» **SUPPLIED PASSAGE**:
────────────────────
Monday, June 01, 2009

These are the things that you can't talk about

The man was about 50 and wore an easy smile that betrayed the intensity of the things he has seen.

"Nobody knows my face. Nobody knows where I live," said the man, Shahed "Malik" Hussain, as he sat on an easy chair in his living room while the world passed by his window.

Hussain lives and works in Saratoga County, where he operates a motel that is close enough to Saratoga Springs that the trappings of the horse racing industry are on display outside.

His wife, who has a polite and welcoming demeanor equal to that of her husband, said she has grave concerns about the well-being of her family if people were to find out where they live. Her husband is an easy conversationalist who will talk about everything from basketball to living in Saratoga County. But he draws the line at discussions about his work as an informer for the FBI.

"These are things that I can't talk about," he said.

Others have.

In 2004, the man known as "Malik" posed as an arms dealer and asked two Albany-based mosque leaders to launder money from the phony sale of a shoulder-fired missile that would be used to assassinate a Pakistani diplomat in New York City.

The two men are serving 15 years in prison.

Last year, he began working on a case that involved four downstate men. They were arrested earlier this month in the Bronx, accused of plotting to bomb synagogues in New York City and planning to shoot down military airplanes in Newburgh using Stinger surface-to-air missiles.
────────────────────
» **WHAT YOU HAVE TO DO**:
In the article about the FBI informer, why can the trappings of the horse racing industry be seen outside Hussain's motel? Answer in one to three sentences. You won't need the material that comes next.

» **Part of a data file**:
────────────────────
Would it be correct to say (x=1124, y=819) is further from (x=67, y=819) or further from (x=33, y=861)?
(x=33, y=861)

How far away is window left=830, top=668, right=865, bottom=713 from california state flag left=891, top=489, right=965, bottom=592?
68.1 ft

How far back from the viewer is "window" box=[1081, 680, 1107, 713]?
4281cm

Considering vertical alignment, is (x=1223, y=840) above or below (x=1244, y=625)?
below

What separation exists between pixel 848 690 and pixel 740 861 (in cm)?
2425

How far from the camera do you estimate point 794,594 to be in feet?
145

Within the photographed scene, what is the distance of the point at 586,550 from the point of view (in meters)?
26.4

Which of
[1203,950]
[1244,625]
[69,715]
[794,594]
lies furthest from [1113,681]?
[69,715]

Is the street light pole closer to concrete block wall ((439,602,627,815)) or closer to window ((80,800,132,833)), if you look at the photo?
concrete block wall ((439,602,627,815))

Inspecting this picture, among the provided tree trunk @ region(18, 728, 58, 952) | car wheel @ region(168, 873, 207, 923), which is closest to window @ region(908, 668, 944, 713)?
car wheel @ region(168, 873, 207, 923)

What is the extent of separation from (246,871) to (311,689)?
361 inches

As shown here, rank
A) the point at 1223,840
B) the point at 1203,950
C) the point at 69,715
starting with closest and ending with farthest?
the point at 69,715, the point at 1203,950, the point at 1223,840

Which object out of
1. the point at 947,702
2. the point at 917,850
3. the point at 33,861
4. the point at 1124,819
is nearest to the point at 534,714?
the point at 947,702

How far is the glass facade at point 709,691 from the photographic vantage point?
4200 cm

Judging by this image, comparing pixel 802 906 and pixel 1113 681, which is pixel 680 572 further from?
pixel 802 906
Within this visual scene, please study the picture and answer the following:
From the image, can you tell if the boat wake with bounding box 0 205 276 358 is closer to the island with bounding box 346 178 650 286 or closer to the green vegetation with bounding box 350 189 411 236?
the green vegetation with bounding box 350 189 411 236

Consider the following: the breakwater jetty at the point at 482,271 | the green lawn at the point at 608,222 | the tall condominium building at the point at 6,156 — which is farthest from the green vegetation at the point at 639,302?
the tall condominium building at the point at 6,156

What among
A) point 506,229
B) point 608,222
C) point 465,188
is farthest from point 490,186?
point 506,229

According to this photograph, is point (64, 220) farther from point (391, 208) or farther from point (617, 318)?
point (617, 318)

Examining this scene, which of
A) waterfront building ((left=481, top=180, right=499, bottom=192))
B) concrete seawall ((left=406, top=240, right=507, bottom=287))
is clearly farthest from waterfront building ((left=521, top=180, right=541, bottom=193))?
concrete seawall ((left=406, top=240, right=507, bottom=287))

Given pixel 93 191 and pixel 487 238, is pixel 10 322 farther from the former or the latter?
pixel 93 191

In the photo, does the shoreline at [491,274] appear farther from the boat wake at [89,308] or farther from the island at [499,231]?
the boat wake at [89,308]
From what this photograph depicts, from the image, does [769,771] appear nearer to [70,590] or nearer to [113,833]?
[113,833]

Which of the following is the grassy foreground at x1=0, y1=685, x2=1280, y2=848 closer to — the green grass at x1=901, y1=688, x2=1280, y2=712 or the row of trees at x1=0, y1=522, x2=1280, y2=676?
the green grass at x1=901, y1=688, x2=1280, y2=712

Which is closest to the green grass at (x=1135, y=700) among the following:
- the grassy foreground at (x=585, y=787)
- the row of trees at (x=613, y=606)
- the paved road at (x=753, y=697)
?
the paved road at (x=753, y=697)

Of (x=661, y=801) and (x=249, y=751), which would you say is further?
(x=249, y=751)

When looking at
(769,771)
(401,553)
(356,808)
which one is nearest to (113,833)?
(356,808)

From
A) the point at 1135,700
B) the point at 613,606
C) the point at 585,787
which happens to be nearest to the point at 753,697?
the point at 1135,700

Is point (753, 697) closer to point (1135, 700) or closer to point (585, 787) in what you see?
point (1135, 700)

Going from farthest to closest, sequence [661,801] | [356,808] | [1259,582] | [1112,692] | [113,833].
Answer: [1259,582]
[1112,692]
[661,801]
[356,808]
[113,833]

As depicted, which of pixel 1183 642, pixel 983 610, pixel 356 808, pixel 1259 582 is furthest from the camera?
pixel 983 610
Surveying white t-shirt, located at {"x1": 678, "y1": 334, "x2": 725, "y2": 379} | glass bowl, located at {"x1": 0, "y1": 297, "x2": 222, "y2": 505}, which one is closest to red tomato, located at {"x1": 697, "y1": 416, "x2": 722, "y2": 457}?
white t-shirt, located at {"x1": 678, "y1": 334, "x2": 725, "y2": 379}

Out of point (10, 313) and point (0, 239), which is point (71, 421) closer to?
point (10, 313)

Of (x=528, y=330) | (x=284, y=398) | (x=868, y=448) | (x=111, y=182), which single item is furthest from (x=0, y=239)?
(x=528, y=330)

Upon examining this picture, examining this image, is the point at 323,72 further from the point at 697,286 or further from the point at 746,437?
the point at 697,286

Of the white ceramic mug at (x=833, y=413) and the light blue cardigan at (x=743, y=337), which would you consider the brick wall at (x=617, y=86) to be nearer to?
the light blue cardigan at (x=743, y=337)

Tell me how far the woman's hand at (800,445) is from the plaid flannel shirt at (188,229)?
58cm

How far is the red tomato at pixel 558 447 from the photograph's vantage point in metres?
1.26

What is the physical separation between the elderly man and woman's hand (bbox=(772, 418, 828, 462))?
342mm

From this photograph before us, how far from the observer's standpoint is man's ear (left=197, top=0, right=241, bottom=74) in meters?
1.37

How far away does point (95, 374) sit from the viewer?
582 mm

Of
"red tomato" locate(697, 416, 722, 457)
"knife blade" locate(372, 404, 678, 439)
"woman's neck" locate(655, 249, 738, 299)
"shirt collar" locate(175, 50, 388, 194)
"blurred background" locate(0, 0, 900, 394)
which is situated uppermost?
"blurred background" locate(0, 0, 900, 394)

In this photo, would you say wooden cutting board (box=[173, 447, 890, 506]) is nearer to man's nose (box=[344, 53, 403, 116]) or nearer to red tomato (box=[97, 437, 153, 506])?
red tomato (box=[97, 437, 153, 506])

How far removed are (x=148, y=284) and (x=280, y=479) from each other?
────────────────────
» **SOLUTION TO THE EXERCISE**:
The motel is close enough to Saratoga Springs that the trappings of the horse racing industry are on display outside it.